Ausgewählter Auszug -
——————————

Gelungene Stadtreparatur, ein Bauwerk, das trotz immenser Volumina - zwölftausend Quadratmeter Brutto-Geschoßfläche, 248 Zimmer und acht Suiten sowie zusätzliche Büroetagen - wie mit feinsten Skalpellen in das zerfaserte städtebauliche Gewebe implantiert wurde - da wirkt die Innenausstattung in ihrem Retro-Schick wie ein Fausthieb. Im Foyer und der Bar, wo KSP freie Hand hatten, atmet der Rückgriff auf die sechziger Jahre noch urbanen Übermut. Doch die Zimmer mit cremig-düsteren Wänden und sonor dunklem Mobiliar führen geradewegs zurück in die erstickende Gemütlichkeit der fünfziger Jahre. Bonns Hotel Petershof, wie es einst Adenauers Staatsgäste empfing, scheint wiederauferstanden, und immer erwartet man, in einem der Flure der damaligen "Anstandsdame" Erika Pappritz zu begegnen, die gewiß dafür sorgen würde, daß die enormen Flächen der weiten Fenster mit noch dichteren Stores verhängt würden.

——————————

Gezeigte Daten -

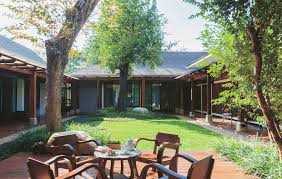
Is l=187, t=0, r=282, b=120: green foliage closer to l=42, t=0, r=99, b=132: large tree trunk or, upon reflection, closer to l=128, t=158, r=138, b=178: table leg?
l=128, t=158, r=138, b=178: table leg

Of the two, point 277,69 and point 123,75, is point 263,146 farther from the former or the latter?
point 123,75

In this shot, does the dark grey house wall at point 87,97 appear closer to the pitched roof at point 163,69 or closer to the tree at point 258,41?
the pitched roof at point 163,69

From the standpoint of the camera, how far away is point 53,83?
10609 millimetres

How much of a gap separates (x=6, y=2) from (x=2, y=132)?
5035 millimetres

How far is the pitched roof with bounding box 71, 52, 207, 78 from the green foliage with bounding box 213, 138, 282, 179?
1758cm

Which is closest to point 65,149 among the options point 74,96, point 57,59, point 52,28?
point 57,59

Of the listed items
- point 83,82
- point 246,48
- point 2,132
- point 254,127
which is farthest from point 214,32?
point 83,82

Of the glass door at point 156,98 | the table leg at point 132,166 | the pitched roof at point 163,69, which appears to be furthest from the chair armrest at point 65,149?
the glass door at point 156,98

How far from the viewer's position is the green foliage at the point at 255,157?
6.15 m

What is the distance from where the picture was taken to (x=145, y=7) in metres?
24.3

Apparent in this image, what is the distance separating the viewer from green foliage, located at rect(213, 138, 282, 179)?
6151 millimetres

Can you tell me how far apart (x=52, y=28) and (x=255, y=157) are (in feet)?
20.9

——————————

Die Aufgabe - Gib den Auszug über den Hotelbau und seine Innenausstattung vollständig und Wort für Wort wieder.

Lösung -
Gelungene Stadtreparatur, ein Bauwerk, das trotz immenser Volumina - zwölftausend Quadratmeter Brutto-Geschoßfläche, 248 Zimmer und acht Suiten sowie zusätzliche Büroetagen - wie mit feinsten Skalpellen in das zerfaserte städtebauliche Gewebe implantiert wurde - da wirkt die Innenausstattung in ihrem Retro-Schick wie ein Fausthieb. Im Foyer und der Bar, wo KSP freie Hand hatten, atmet der Rückgriff auf die sechziger Jahre noch urbanen Übermut. Doch die Zimmer mit cremig-düsteren Wänden und sonor dunklem Mobiliar führen geradewegs zurück in die erstickende Gemütlichkeit der fünfziger Jahre. Bonns Hotel Petershof, wie es einst Adenauers Staatsgäste empfing, scheint wiederauferstanden, und immer erwartet man, in einem der Flure der damaligen "Anstandsdame" Erika Pappritz zu begegnen, die gewiß dafür sorgen würde, daß die enormen Flächen der weiten Fenster mit noch dichteren Stores verhängt würden.